• _THE PROBLEM_: Please return, word for word, the line containing "annotated bounding boxes, frame 2" and each line after it through the end of the data below, and nothing else.

++++++++++

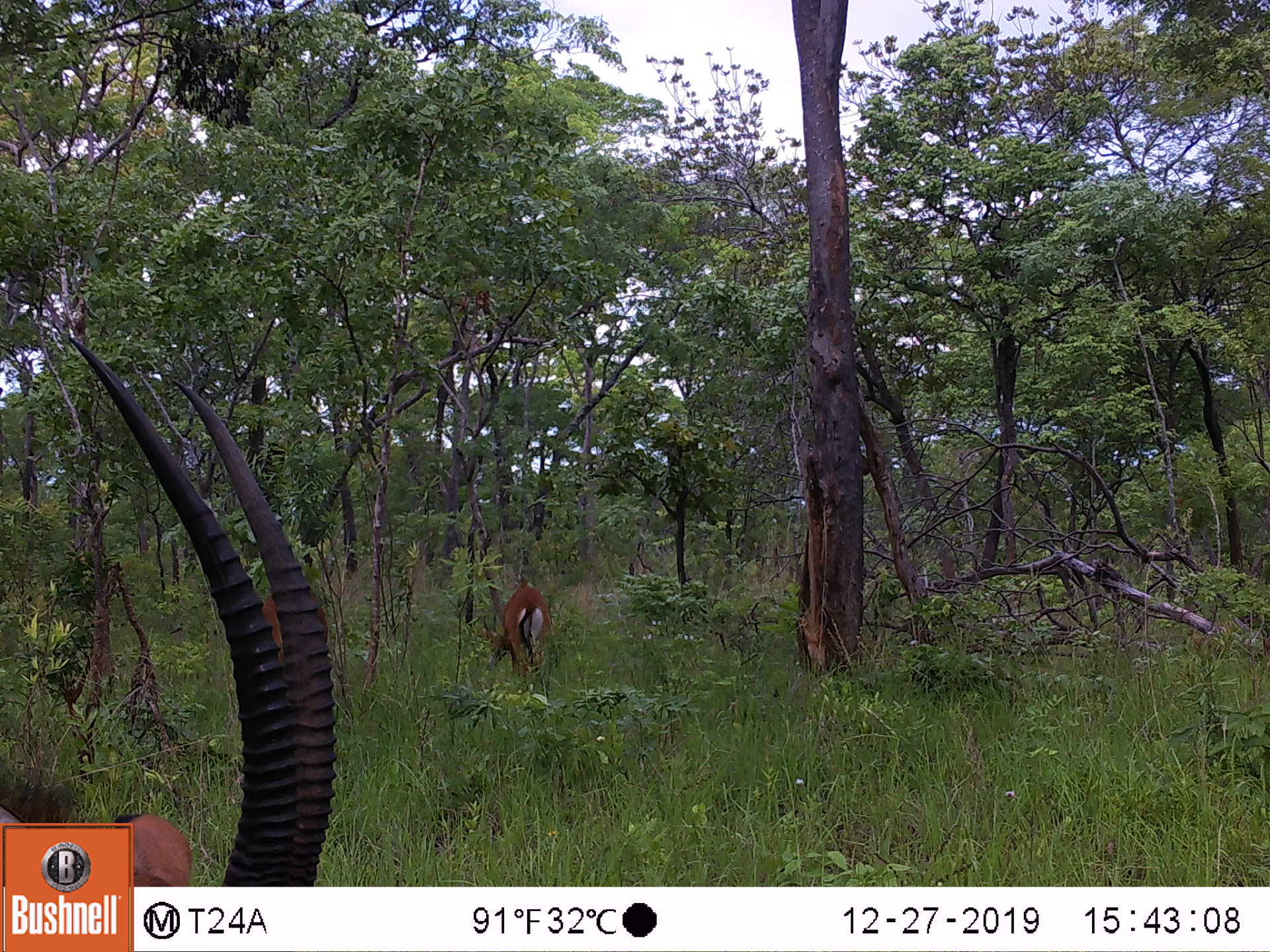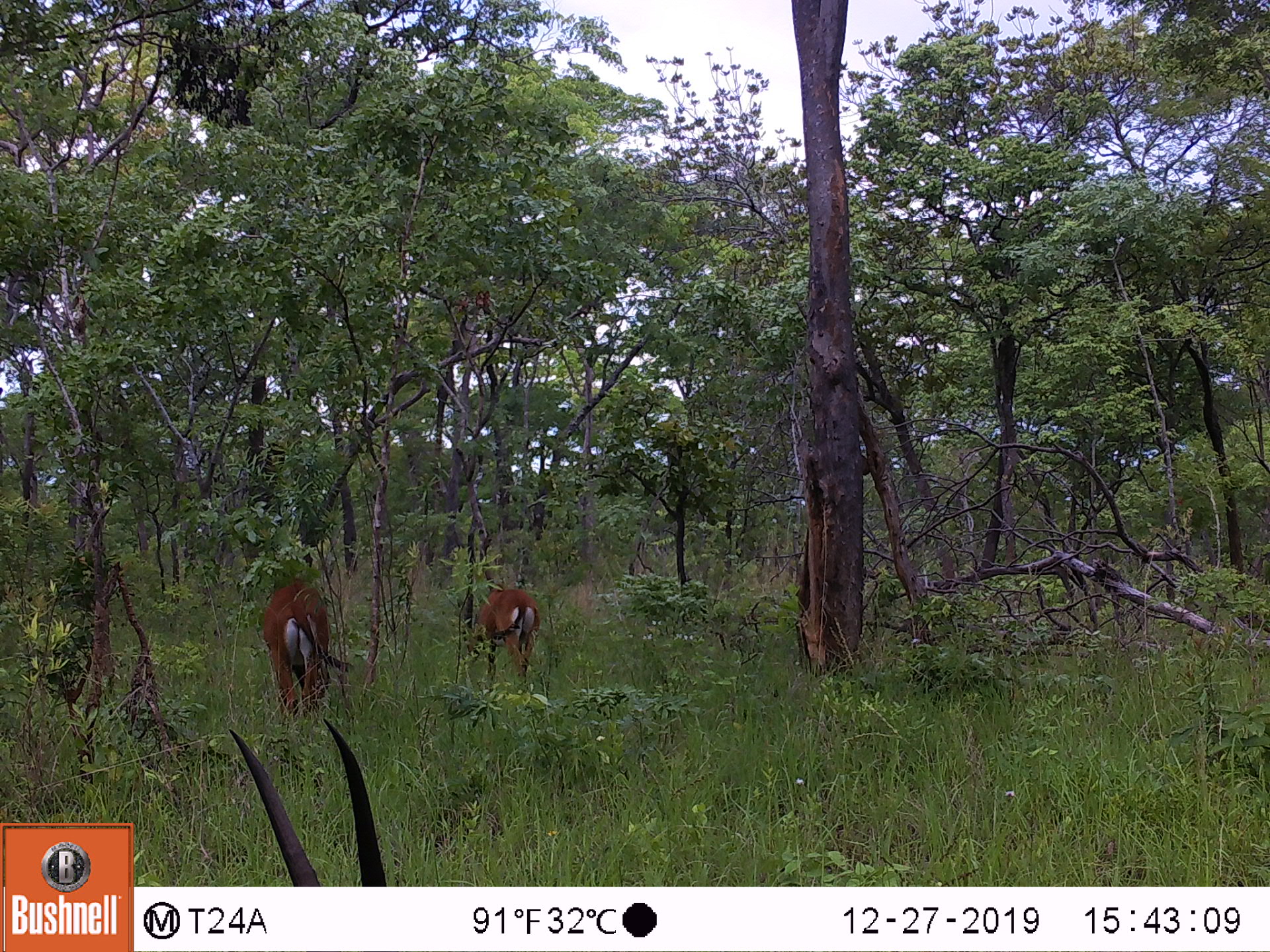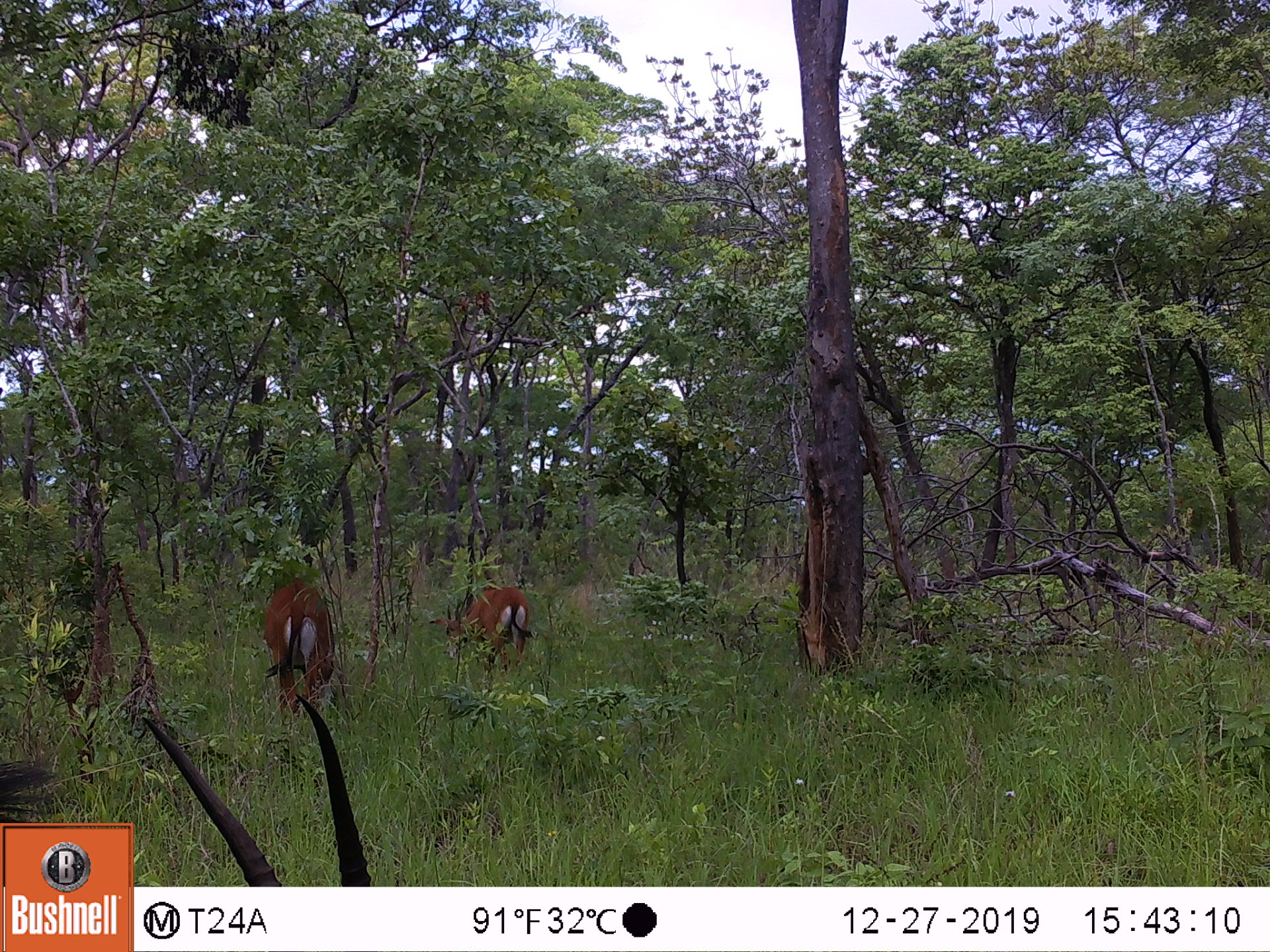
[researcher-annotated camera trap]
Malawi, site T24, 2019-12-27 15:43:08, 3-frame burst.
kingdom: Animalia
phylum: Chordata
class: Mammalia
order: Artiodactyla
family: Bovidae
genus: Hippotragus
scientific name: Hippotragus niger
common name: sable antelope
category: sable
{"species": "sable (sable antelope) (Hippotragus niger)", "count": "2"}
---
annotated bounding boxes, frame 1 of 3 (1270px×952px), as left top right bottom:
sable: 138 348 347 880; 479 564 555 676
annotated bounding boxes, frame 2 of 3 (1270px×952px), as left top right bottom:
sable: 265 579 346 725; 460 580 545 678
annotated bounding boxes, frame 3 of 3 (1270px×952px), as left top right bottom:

++++++++++

• _WRITTEN REPLY_:
annotated bounding boxes, frame 2 of 3 (1270px×952px), as left top right bottom:
sable: 265 579 346 725; 460 580 545 678
annotated bounding boxes, frame 3 of 3 (1270px×952px), as left top right bottom:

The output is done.